The man had knocked softly on the door frame. “Ms. Senske,” he said, “do you still want me to wait with the car?”
Meghan went silent and we all turned to face the newcomer.
It was Conan. He took us all in, uncomfortable with our stares, until his eyes fell upon Meghan. “Oh hi,” he said.
He was wearing the dress uniform of the State Capitol Security Force. The name tag above his pocket read GALEN PIVEC.
I froze on the name. “Meghan,” I whispered, more to myself than to her, “your mother’s maiden name is Pivec.”
I sprang at him. “Galen!” Meghan screamed, but it was too late. I hit him. I hit him harder than I’ve ever hit anyone in my life. I executed a hook kick to his head, catching him above h
is eyebrows. Without setting the kicking leg down, I followed with a roundhouse to his face, smashing his cheekbone with the blade of my foot, then, just because I was pissed off, I hit him in the temple with a ridge hand. He went down like he’d been shot by a howitzer. For a brief moment I contemplated stomping him to death. But the words came back to me: When hand go out, withdraw anger; when anger go out, withdraw hand.
I reached under his coat. He was carrying. I pulled the gun, de-activated it, unloaded it and tossed it on Marion’s desk. “Don’t touch that,” I warned her. It was Joseph Sherman’s Taurus.
I turned on Meghan. “Galen Pivec is your cousin, isn’t he? I ran a computer check on you. Your mother’s maiden name was Pivec. How many Pivecs can there be?”
Meghan’s eyes were ablaze with anger; C. C.’s were glazed over with confusion. Only Marion seemed to be seeing clearly but all she had were unanswered questions. “What does Galen have to do with this?” she asked.

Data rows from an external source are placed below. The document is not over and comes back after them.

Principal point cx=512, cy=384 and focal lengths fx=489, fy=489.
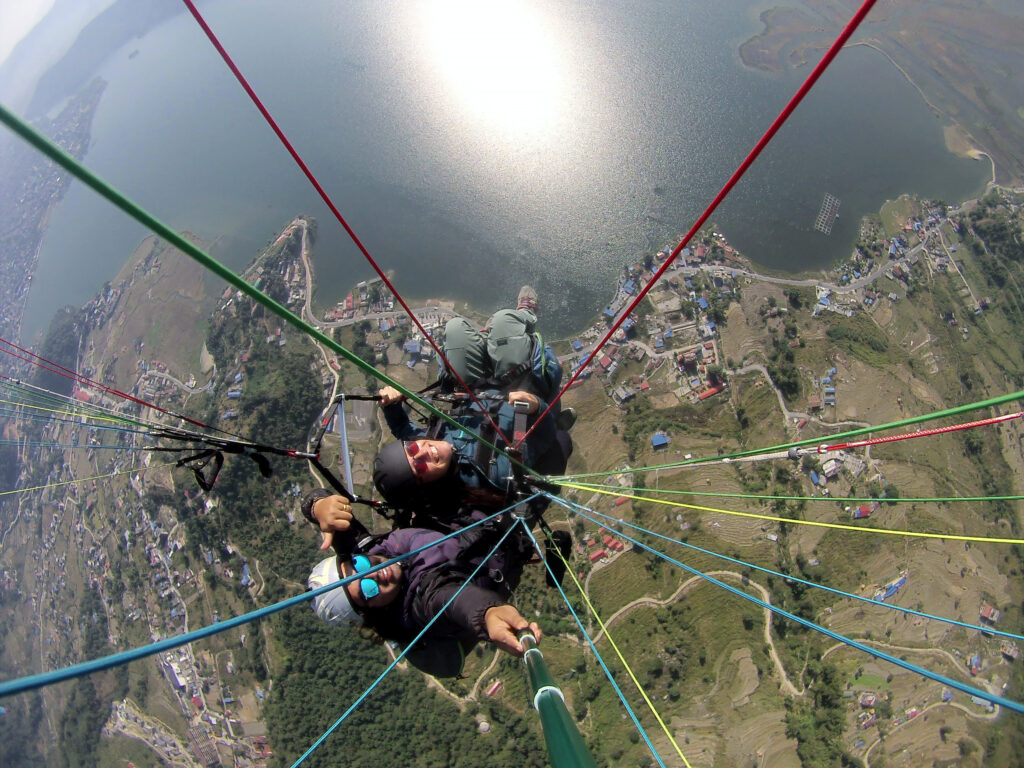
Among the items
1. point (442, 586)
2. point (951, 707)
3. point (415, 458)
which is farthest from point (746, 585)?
point (415, 458)

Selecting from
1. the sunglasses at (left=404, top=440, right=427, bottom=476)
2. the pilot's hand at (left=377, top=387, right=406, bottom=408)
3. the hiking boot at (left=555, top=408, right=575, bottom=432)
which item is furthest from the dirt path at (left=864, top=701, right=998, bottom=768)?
the pilot's hand at (left=377, top=387, right=406, bottom=408)

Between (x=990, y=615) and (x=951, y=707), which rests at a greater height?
(x=990, y=615)

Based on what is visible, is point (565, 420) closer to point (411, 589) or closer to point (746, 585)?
point (411, 589)

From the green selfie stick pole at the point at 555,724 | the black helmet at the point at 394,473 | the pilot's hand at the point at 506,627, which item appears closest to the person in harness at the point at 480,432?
the black helmet at the point at 394,473

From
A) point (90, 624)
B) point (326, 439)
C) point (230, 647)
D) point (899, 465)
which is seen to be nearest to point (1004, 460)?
point (899, 465)

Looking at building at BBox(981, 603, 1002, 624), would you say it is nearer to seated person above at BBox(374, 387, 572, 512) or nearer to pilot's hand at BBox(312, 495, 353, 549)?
seated person above at BBox(374, 387, 572, 512)

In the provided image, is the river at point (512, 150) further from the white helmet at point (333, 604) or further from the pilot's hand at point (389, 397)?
the white helmet at point (333, 604)
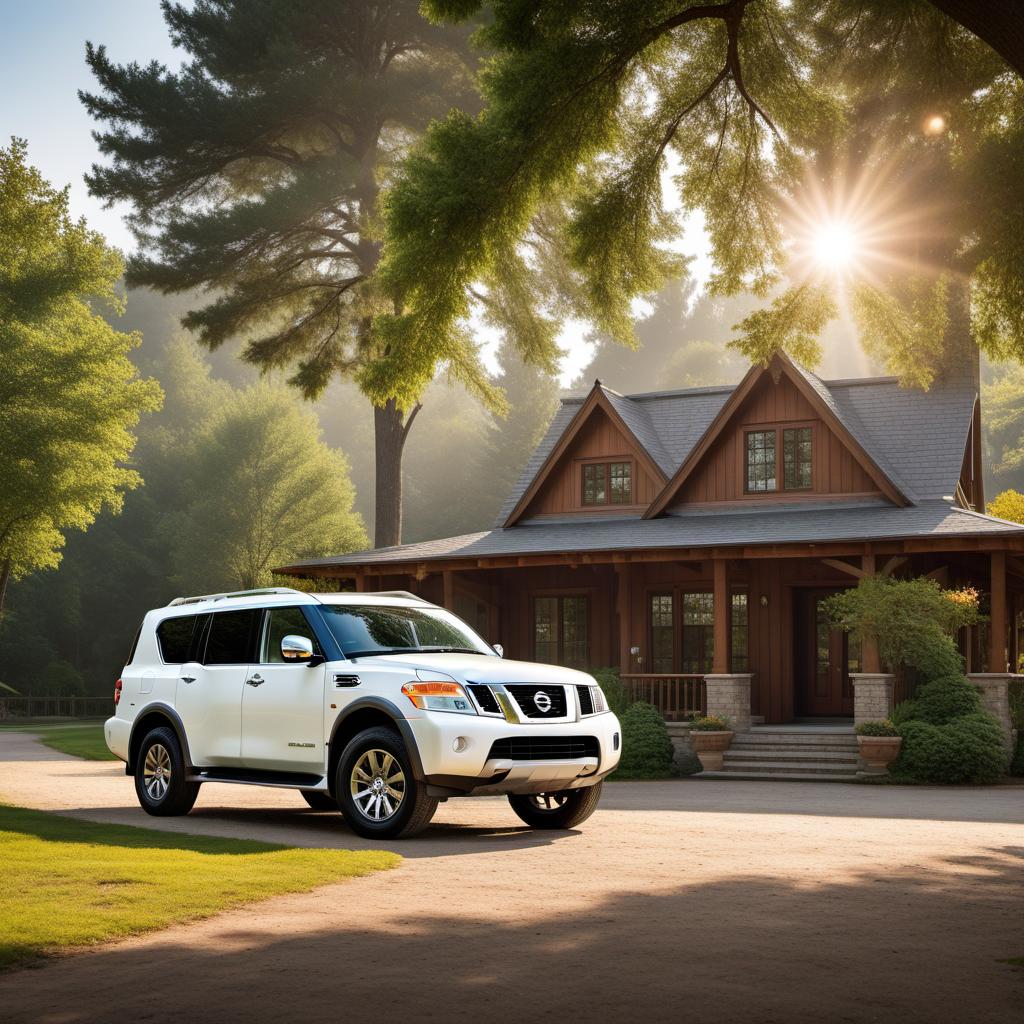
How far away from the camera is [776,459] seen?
27172mm

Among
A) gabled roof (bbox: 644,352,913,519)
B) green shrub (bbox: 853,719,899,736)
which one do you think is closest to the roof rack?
green shrub (bbox: 853,719,899,736)

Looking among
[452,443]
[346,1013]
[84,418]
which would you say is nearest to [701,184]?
[346,1013]

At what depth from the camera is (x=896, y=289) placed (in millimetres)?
18719

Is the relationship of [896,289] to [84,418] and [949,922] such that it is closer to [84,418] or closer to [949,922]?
[949,922]

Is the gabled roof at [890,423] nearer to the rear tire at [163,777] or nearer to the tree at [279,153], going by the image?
the tree at [279,153]

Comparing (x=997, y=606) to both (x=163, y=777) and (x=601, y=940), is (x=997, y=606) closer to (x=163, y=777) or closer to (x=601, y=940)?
(x=163, y=777)

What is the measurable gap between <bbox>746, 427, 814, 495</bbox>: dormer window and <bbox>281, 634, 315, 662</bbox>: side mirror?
55.5 feet

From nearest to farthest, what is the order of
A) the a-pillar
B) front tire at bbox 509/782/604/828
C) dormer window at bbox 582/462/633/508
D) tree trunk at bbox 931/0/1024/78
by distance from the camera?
tree trunk at bbox 931/0/1024/78, front tire at bbox 509/782/604/828, the a-pillar, dormer window at bbox 582/462/633/508

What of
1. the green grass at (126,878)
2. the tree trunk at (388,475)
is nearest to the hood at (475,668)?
the green grass at (126,878)

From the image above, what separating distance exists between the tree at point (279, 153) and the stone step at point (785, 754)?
13.4 metres

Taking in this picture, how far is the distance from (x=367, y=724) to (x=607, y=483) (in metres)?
18.3

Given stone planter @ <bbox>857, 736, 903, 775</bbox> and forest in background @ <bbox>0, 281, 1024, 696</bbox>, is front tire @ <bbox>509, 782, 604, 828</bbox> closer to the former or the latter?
stone planter @ <bbox>857, 736, 903, 775</bbox>

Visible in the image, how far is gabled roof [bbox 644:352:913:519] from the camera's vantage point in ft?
83.9

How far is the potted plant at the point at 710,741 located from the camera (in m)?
22.5
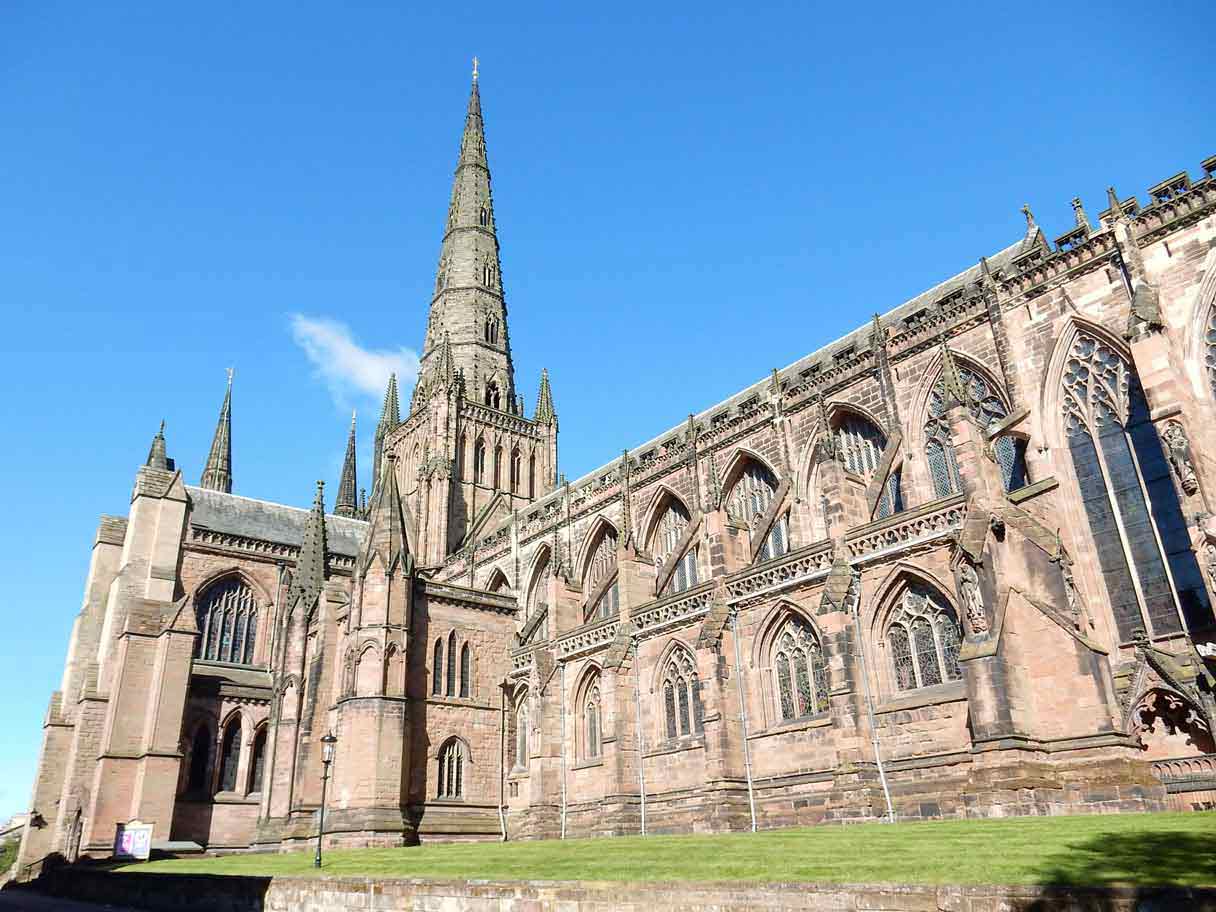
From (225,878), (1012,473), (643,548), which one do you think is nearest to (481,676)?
(643,548)

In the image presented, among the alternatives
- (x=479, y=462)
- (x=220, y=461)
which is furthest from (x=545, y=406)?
(x=220, y=461)

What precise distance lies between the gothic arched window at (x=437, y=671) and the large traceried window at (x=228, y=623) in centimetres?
1576

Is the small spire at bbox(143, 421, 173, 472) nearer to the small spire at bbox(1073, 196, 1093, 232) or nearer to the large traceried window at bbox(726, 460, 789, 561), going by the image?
the large traceried window at bbox(726, 460, 789, 561)

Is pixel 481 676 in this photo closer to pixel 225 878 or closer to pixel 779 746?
pixel 779 746

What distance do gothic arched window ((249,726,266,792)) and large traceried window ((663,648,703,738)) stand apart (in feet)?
66.0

I ignored her. I turned my back on the room and went to the window, turning everything over in my head, seeing how the pieces fit so neatly, wondering why I hadn’t seen it before.
“Amy told Conan everything,” I said to the window, using my nickname for Marion’s chauffeur and security guard. “They’re sitting together with nothing to do and she told him everything, told him about Thoreau and Sherman’s calls. No doubt Conan took his job as campaign sheriff seriously. He killed Thoreau … No, that’s not right. He was in Mankato. But there’s no doubt he set up Sherman and killed Brown by mistake. The gun proves that. Amy must have figured it out. Read about the killings in the paper, figured it out. She came here, to the capitol that morning, confronted him. So, Conan killed her. The gun again. Later, Sherman went back to his old apartment building, where his belongings were stored …”
I turned back to the room. No one had moved. All three women were watching Conan, his breathing irregular. I didn’t know if he was conscious or not. I didn’t care.
“Was I right? Did Sherman confront you? Meghan!” I shouted when there was no reply.